(Reuters) — General Motors Co. does not plan more employee dismissals relating to the company's handling of a defective ignition switch linked to at least 13 deaths, CEO Mary Barra said Tuesday.
"We feel we've taken the appropriate actions as it relates to the ignition switch recall," Ms. Barra told reporters ahead of an annual shareholders meeting, when asked whether GM would dismiss or discipline any more staff for the company's poor handling of the faulty part.
Since early this year, the Detroit automaker has been enveloped in a scandal over why it took more than a decade to begin recalling low-cost Chevrolet Cobalts, Saturn Ions and other cars with ignition-switch problems that were causing them to stall during operation.
When those engines stalled, air bags failed to deploy during crashes — some of them fatal — and drivers struggled to control their vehicles as power steering and brake systems malfunctioned.
GM fired 15 employees last week and another five were disciplined due to their handling of the switch recall. The company announced the departures along with the results of an internal probe.
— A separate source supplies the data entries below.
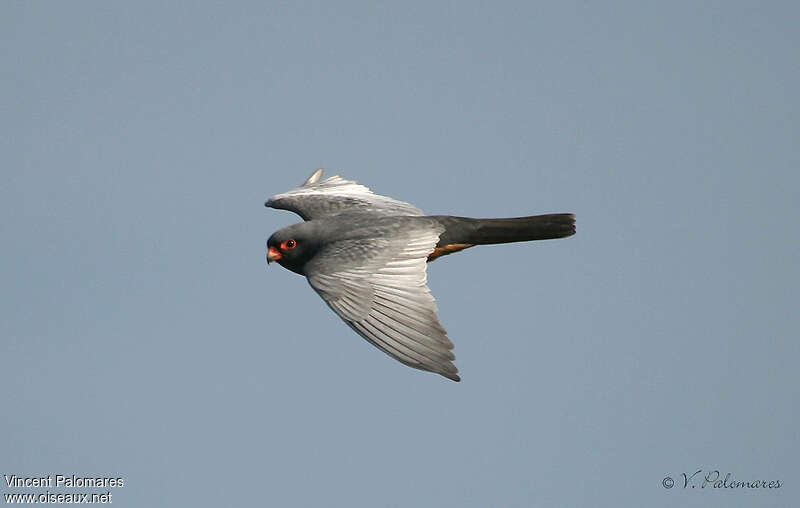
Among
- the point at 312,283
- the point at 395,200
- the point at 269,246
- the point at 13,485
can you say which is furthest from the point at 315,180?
the point at 13,485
Speaking to just 29 shareholders at the company's headquarters on Tuesday, Ms. Barra reiterated that GM would announce "a few more recalls" in the near term.
Chairman Tim Solso said the board of directors had complete confidence in Ms. Barra and her team to lead the company.
No shareholder brought up the recall during the question and answer portion of the meeting, which lasted about 20 minutes.
The company has said all recalls so far this year would cost it $1.7 billion. GM previously said an immaterial amount of additional costs would be accounted for in the second quarter.
Ms. Barra said the report on the internal investigation would be a fulcrum for change.
"It's not about putting behind us, it's about using the learnings and the failing that we had, to make sure that we improve the whole development process and the culture, which we're continuing to work on," she said.
The company has said it will set up a fund to compensate victims and the families of victims of crashes that were linked to the faulty switches. Fund administrator Kenneth Feinberg will determine the number of deaths linked to the switches and the amount of compensation.
Ms. Barra said on Tuesday the GM will have a better feel for the financial impact of the fund once Mr. Feinberg has set the parameters and the company could have an estimate at the end of the month.
Ms. Barra said last week that of the 15 dismissed, "some were removed because of what we consider misconduct or incompetence. Others have been relieved because they simply didn't do enough."
GM still faces probes by the U.S. Congress, U.S. Department of Justice and other federal and state agencies into why it did not announce vehicle recalls to fix the problem until this past February.